■ **PROVIDED RECORDS**:

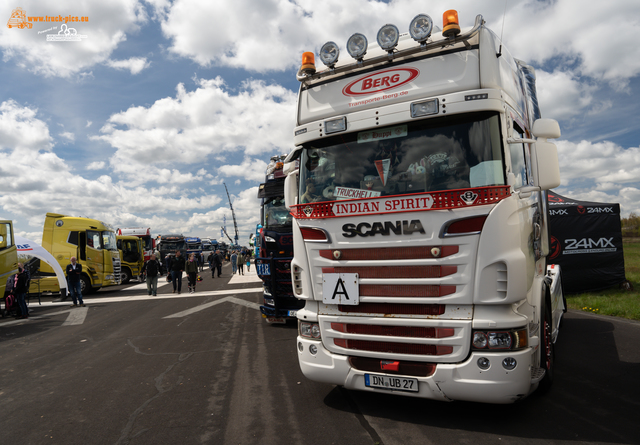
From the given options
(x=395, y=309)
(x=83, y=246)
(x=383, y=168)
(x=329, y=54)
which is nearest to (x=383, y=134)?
(x=383, y=168)

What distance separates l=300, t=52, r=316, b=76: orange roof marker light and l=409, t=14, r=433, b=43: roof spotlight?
119 centimetres

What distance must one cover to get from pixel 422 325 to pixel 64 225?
19242 millimetres

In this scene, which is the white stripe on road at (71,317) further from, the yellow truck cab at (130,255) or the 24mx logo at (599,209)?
the 24mx logo at (599,209)

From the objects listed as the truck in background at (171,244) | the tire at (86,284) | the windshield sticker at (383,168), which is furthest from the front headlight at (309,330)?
the truck in background at (171,244)

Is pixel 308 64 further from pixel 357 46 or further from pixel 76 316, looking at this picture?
pixel 76 316

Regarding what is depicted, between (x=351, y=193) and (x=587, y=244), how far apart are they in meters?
11.0

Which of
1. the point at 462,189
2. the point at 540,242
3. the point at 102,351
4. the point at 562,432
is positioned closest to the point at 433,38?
the point at 462,189

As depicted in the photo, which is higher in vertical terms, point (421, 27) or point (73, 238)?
point (421, 27)

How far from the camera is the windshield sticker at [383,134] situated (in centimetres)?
410

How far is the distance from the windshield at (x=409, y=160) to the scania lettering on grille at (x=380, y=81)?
46 centimetres

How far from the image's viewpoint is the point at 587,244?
477 inches

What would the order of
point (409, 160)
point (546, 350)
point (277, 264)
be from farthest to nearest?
point (277, 264) < point (546, 350) < point (409, 160)

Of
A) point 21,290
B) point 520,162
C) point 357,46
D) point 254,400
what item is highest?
point 357,46

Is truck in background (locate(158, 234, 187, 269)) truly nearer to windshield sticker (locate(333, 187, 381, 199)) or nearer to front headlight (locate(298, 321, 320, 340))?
front headlight (locate(298, 321, 320, 340))
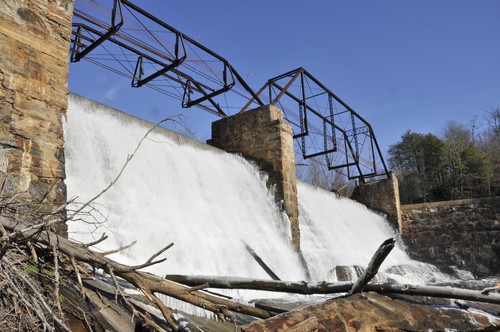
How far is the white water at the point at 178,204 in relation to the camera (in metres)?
5.63

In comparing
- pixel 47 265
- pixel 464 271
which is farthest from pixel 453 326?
pixel 464 271

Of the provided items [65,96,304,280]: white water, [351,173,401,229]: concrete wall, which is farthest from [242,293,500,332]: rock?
[351,173,401,229]: concrete wall

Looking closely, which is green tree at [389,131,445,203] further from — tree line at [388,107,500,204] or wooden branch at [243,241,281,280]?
wooden branch at [243,241,281,280]

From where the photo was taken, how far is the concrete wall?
601 inches

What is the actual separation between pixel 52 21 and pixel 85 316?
3.21 meters

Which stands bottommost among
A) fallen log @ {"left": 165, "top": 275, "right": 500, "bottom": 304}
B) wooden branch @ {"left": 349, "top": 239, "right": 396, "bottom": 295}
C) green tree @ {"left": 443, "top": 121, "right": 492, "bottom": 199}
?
fallen log @ {"left": 165, "top": 275, "right": 500, "bottom": 304}

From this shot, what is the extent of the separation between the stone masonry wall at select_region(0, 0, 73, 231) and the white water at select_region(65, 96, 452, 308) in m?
0.57

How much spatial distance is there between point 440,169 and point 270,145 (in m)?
14.9

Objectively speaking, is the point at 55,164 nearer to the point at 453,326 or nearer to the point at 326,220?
the point at 453,326

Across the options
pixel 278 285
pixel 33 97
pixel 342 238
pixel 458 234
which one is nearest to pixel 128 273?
pixel 278 285

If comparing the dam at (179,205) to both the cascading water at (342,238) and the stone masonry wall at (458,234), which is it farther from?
the stone masonry wall at (458,234)

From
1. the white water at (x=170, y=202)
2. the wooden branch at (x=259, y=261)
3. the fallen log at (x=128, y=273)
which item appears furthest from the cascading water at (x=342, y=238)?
the fallen log at (x=128, y=273)

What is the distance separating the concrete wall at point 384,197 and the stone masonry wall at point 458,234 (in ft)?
1.74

■ **GOAL**: Please count the lines in the entries above that contain the string "windshield", treating uppercase and lowercase as different, and reply with only the number.

■ **OUTPUT OF THE TASK**: 4